The New York Times front-pages that Democrats now think a Senate takeover is realistic. But for that to happen, they have to hang onto New Jersey, which looks like a tougher challenge than it was two months ago.
Stuart Rothenberg suggests that some races Democrats are touting as close and competitive may not turn out to be that close, in reality, with early solidification of the Democratic vote just making them appear that way.
The gubernatorial race isn't the only statewide contest in CALIFORNIA worthy of national attention: Former Governor Moonbeam, Jerry Brown (D), is running for state attorney general. "Brown has changed a bit," Bloomberg observes. "Once known for his liberalism, environmentalism and often baffling political prose -- 'Ad astra per aspera' (To the stars, through the thorns) was his 1992 presidential campaign slogan -- Brown now chiefly devotes his life to fighting crime" as Oakland mayor. "Brown's Republican opponent, State Senator Chuck Poochigian of Fresno, scoffs at the re-tooling of Brown, says it is all an act," and tries to tie Brown to Jane Fonda.
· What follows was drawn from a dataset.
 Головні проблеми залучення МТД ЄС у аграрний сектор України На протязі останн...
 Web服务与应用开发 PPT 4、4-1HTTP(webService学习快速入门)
Meanwhile, Gov. Arnold Schwarzenegger (R) has outmaneuvered Democrat Phil Angelides on the environment, further gutting Angelides' central argument against the Governor: that he's too much like President Bush. "Beyond the environment, analysts say, Schwarzenegger has also diverged from Bush's conservative path on abortion, gay rights and gun control, holding moderate or liberal stands. At the same time, Schwarzenegger's opposition to tax increases has anchored his conservative support."
The Los Angeles Times takes a long look at how COLORADO could be a source of Democratic gains this year and increase the party's beachhead in a previously GOP-leaning region of the country.
In CONNECTICUT, the latest Quinnipiac poll has Sen. Joe Lieberman (I) leading Ned Lamont (D) by 10 points, 49%-39%. "Lamont directed $750,000 toward his campaign this week. Lamont, who spent almost $4 million of his own money defeating [Lieberman] in the primary, has written checks totaling $2.25 million for the general election."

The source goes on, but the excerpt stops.